Colombia says it wants Odebrecht to leave

Colombia says it wants Odebrecht to leave

Brazil Colombia Project & Infrastructure Finance

The Colombian government wants to evict Odebrecht from the country as details emerge of the Brazilian builder bribing officials to secure public works contracts.

"We are working to achieve the definitive exit of Odebrecht from Colombia," said Luis Andrade, head of the national infrastructure agency ANI.

The agency asked an arbitration court this week to annul Odebrecht's contract for the Ruta del Sol 2 toll road concession, weeks after the construction company admitted to paying more than $11m in bribes in Colombia.

"We expect to have a firm decision in the next few months," Andrade said. "This will allow us to open a new tender to finish [the project]."

Andrade added that ANI looked to protect the rights of users and "affected third parties, such as the financial sector" when it asked the court to cancel the contract.

Gabriel Garcia Morales, once the head of ANI's predecessor INCO and later the vice minister of transportation during the administration for former President Alvaro Uribe, has admitted to receiving $6.5m in bribes from Odebrecht. Former Sen. Otto Nicolas Bula stands accused of accepting $4.6m in bribes to help Odebrecht win the Ruta del Sol 2 contract but he has denied the charges.

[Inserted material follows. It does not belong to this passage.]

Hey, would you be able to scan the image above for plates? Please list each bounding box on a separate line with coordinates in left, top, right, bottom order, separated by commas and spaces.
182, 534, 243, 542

Odebrecht owns 62% of the Ruta del Sol concessionaire that signed the 20-year contract in November 2014. Episol holds 33% of the concessionaire, while CSS Constructores has 5%. The COP677bn ($230m) Ruta del Sol 2 was part of the first round of Colombia's 4G toll road concessions program.

Odebrecht also owns 62% of Navelena, the SPV developing the Rio Magdalena PPP in Colombia. Mexico's Ideal tried to take a 51% stake in the project, but Odebrecht's board refused the offer late last year.

Jan De Nul agreed to invest in the project in November last year and has since amassed a 25% stake. Local builder Valorcon has kept its 13% share. Navelena has until February 25 to find a replacement for Odebrecht.

SMBC stepped in with a 12-year $250m loan in December last year, just as the deadline approached for Navelena to present a financing commitment for at least $225m.

State-owned lender Banco Agrario granted a COP120bn bridge loan to Navelena in November 2015. Even with Odebrecht's participation, the bank said it approved the loan because the PPP included COP2.5tn in guaranteed revenues, enough to cover the debt payments.

Odebrecht has agreed to pay fines in three countries – $32m in Colombia, $59m in Panama and $8.9m in Peru – and it is expected to reach settlements in the other nine counties where it has admitted to paying bribes. The company has also agreed to pay BRL3.83bn ($1.19bn) in fines in Brazil, Switzerland and the US as part of a plea agreement to settle allegations from the Lava Jato corruption investigation.

Odebrecht has also apologized for corrupt practices and said it will not let it happen again.